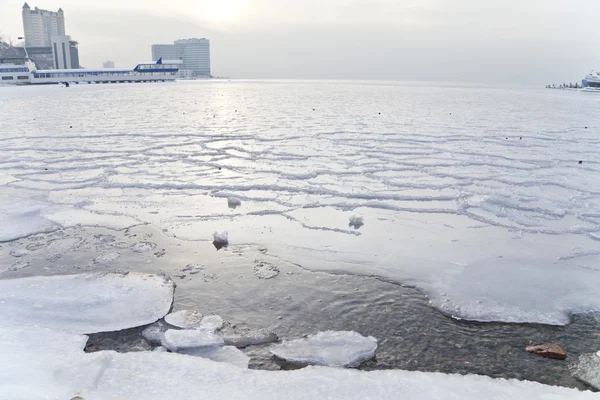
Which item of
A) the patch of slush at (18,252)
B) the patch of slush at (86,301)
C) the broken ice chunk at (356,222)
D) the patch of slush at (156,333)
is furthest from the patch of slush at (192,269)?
the broken ice chunk at (356,222)

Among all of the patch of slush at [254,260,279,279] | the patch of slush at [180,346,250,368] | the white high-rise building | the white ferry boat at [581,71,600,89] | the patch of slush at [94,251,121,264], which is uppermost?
the white high-rise building

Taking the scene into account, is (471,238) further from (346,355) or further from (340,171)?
(340,171)

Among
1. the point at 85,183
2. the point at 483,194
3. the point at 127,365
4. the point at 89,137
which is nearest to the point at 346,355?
the point at 127,365

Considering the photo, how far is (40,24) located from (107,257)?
8261 inches

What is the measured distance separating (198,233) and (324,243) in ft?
5.52

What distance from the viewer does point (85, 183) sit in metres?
8.16

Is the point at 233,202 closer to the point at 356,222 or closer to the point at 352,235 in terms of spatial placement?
the point at 356,222

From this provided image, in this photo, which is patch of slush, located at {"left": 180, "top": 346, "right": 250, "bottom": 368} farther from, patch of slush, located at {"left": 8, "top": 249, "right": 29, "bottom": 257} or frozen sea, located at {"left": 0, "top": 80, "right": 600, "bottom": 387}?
patch of slush, located at {"left": 8, "top": 249, "right": 29, "bottom": 257}

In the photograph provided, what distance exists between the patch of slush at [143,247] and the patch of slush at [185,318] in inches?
63.3

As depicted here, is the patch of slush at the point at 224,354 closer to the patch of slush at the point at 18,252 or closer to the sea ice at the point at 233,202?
the patch of slush at the point at 18,252

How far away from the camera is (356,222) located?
6.10 m

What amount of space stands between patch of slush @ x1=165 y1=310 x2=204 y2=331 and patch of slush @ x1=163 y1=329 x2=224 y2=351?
153 mm

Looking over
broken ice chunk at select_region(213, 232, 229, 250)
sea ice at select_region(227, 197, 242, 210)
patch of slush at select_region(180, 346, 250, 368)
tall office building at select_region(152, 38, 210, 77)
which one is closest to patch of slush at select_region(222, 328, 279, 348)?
patch of slush at select_region(180, 346, 250, 368)

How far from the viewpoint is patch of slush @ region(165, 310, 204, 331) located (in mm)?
3665
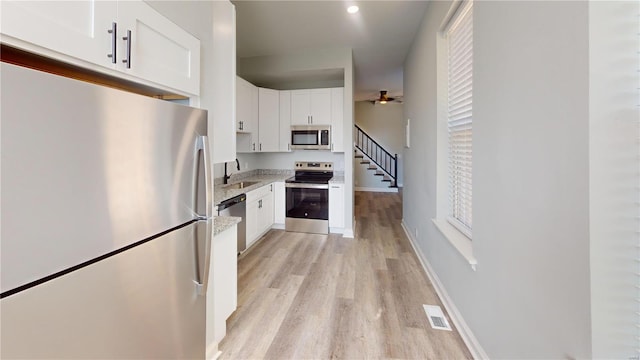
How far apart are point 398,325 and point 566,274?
1429 mm

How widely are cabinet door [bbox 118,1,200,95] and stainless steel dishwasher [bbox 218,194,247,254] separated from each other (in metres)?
1.77

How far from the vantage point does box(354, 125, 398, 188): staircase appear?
29.9 feet

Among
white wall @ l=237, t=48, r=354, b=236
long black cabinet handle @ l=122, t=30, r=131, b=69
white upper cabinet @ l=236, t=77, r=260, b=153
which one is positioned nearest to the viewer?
long black cabinet handle @ l=122, t=30, r=131, b=69

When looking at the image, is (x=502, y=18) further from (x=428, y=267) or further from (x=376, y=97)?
(x=376, y=97)

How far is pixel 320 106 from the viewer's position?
468 centimetres

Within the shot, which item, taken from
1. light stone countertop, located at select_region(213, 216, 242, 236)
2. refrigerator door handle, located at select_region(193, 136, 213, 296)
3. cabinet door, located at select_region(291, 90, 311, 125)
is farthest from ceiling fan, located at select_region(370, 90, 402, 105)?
refrigerator door handle, located at select_region(193, 136, 213, 296)

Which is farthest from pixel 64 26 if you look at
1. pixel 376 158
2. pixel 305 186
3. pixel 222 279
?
pixel 376 158

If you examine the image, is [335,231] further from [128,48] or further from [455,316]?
[128,48]

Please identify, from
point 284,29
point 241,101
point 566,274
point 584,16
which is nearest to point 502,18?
point 584,16

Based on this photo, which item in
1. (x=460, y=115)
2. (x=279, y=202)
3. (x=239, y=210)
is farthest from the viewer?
(x=279, y=202)

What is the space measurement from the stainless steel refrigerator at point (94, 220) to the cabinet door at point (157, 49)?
0.20 m

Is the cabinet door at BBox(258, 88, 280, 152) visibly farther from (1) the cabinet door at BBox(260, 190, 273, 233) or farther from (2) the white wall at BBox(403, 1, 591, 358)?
(2) the white wall at BBox(403, 1, 591, 358)

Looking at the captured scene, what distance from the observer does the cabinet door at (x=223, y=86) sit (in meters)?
1.82

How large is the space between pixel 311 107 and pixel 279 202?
1.77m
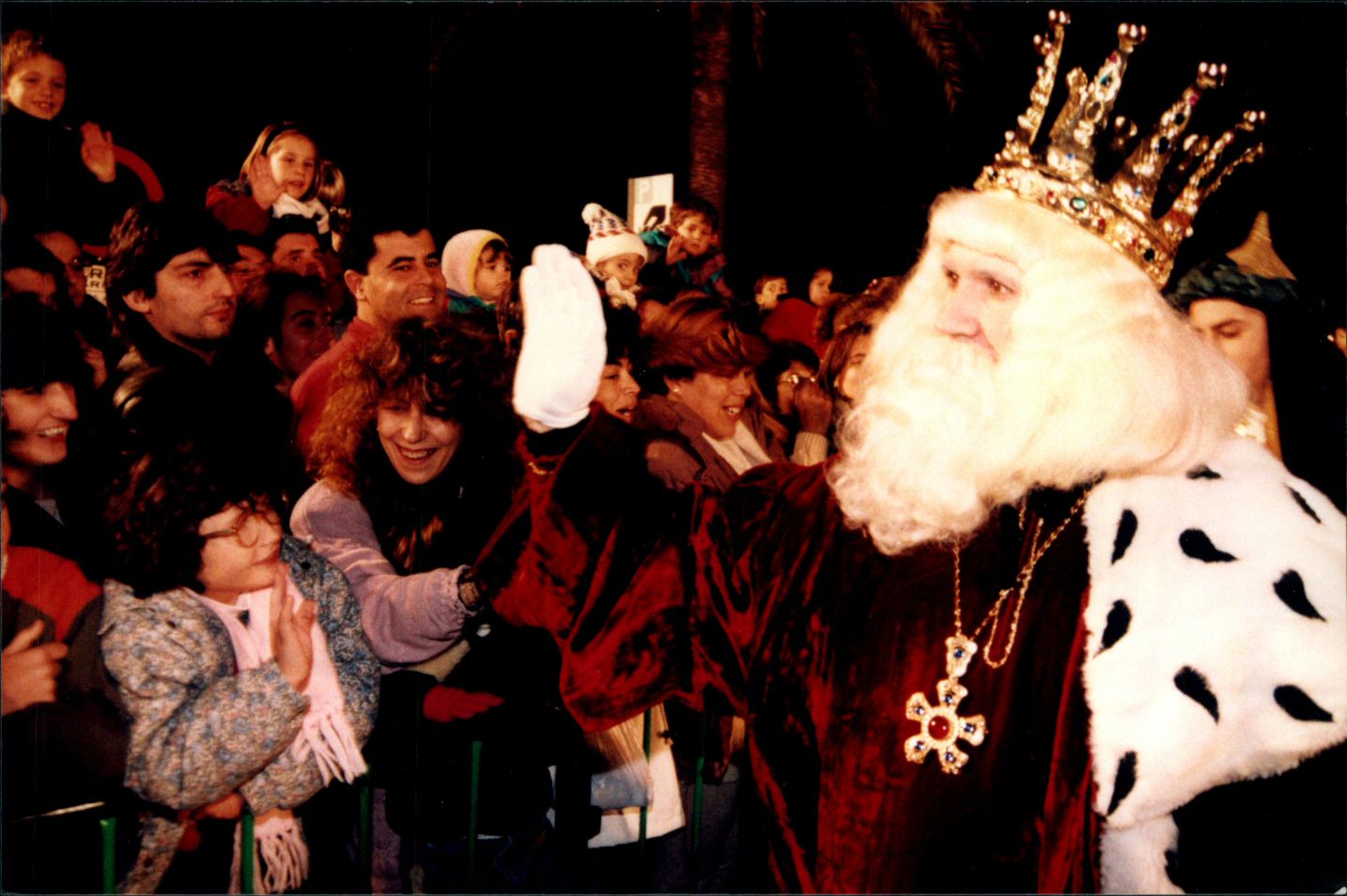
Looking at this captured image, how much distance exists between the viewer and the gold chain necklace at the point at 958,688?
6.20 feet

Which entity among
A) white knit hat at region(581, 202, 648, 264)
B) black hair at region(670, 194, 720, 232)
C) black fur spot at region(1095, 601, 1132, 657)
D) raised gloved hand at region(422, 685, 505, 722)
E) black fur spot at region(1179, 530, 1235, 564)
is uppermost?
black hair at region(670, 194, 720, 232)

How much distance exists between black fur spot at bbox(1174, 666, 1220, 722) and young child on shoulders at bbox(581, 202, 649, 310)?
1.40 metres

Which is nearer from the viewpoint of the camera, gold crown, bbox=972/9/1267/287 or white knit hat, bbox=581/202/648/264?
gold crown, bbox=972/9/1267/287

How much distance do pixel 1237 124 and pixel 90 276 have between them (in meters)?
2.50

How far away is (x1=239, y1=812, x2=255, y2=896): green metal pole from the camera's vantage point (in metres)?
2.27

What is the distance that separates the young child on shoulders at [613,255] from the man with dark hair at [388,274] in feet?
1.21

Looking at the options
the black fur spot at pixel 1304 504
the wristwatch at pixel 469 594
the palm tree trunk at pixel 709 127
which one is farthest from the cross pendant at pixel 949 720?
the palm tree trunk at pixel 709 127

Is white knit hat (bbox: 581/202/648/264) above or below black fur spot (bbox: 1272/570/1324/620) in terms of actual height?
above

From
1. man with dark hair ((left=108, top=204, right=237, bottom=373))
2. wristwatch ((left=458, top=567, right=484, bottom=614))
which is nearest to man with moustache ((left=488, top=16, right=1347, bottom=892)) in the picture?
wristwatch ((left=458, top=567, right=484, bottom=614))

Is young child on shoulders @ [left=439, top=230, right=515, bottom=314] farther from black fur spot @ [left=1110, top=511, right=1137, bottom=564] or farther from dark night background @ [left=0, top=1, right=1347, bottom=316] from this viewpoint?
black fur spot @ [left=1110, top=511, right=1137, bottom=564]

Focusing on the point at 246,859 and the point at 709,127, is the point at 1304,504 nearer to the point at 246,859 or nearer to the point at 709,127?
the point at 709,127

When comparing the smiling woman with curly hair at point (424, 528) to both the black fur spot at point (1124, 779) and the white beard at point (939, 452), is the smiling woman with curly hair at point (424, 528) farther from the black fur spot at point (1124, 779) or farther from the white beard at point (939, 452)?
the black fur spot at point (1124, 779)

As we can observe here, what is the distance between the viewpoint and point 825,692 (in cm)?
200

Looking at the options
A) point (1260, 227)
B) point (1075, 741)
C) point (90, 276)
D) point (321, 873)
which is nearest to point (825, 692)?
point (1075, 741)
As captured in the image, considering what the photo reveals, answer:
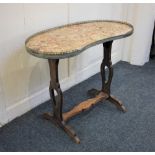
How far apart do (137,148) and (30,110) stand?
0.99 metres

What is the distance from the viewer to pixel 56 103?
179 cm

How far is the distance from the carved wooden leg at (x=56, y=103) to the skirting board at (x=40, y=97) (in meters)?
0.22

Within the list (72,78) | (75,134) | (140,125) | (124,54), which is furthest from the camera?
(124,54)

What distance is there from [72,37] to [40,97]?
76 centimetres

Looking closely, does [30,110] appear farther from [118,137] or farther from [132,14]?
[132,14]

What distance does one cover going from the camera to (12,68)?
6.04 ft

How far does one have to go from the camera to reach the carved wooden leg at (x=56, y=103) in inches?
63.8

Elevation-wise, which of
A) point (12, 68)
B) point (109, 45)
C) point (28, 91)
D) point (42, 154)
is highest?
point (109, 45)

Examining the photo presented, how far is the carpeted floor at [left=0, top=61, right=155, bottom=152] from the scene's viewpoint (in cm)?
170

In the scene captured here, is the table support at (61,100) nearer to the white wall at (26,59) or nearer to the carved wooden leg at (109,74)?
the carved wooden leg at (109,74)

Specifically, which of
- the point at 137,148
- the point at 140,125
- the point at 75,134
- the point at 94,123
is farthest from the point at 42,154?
the point at 140,125

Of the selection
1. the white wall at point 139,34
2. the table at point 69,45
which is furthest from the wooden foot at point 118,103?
the white wall at point 139,34

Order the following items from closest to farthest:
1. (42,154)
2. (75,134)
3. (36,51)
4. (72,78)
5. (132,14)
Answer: (36,51) → (42,154) → (75,134) → (72,78) → (132,14)

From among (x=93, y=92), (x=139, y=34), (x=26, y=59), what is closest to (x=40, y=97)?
(x=26, y=59)
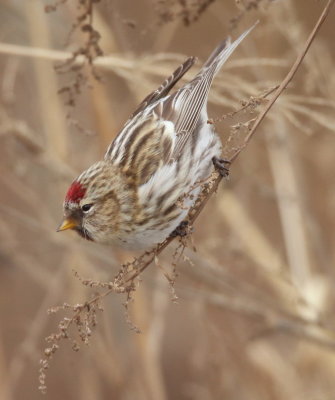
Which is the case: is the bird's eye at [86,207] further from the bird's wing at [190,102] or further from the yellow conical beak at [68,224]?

▸ **TASK BRIEF**: Write out exactly the lines from the one containing "Of the selection" through the last line of the records above, both ends included, and leave out any pictures.

▸ **WRITTEN SOLUTION**:
Of the selection
1. the white wall at point 139,34
2. the table at point 69,45
which is furthest from the wooden foot at point 118,103?
the white wall at point 139,34

Order the following items from closest to farthest:
1. (42,154)
2. (75,134)
3. (36,51)
4. (72,78)
5. (132,14)
Answer: (36,51) → (42,154) → (75,134) → (72,78) → (132,14)

From among (x=93, y=92), (x=139, y=34), (x=26, y=59), what is closest to (x=40, y=97)?
(x=26, y=59)
Which is the case: is the bird's eye at [86,207] further from the bird's wing at [190,102] or further from the yellow conical beak at [68,224]?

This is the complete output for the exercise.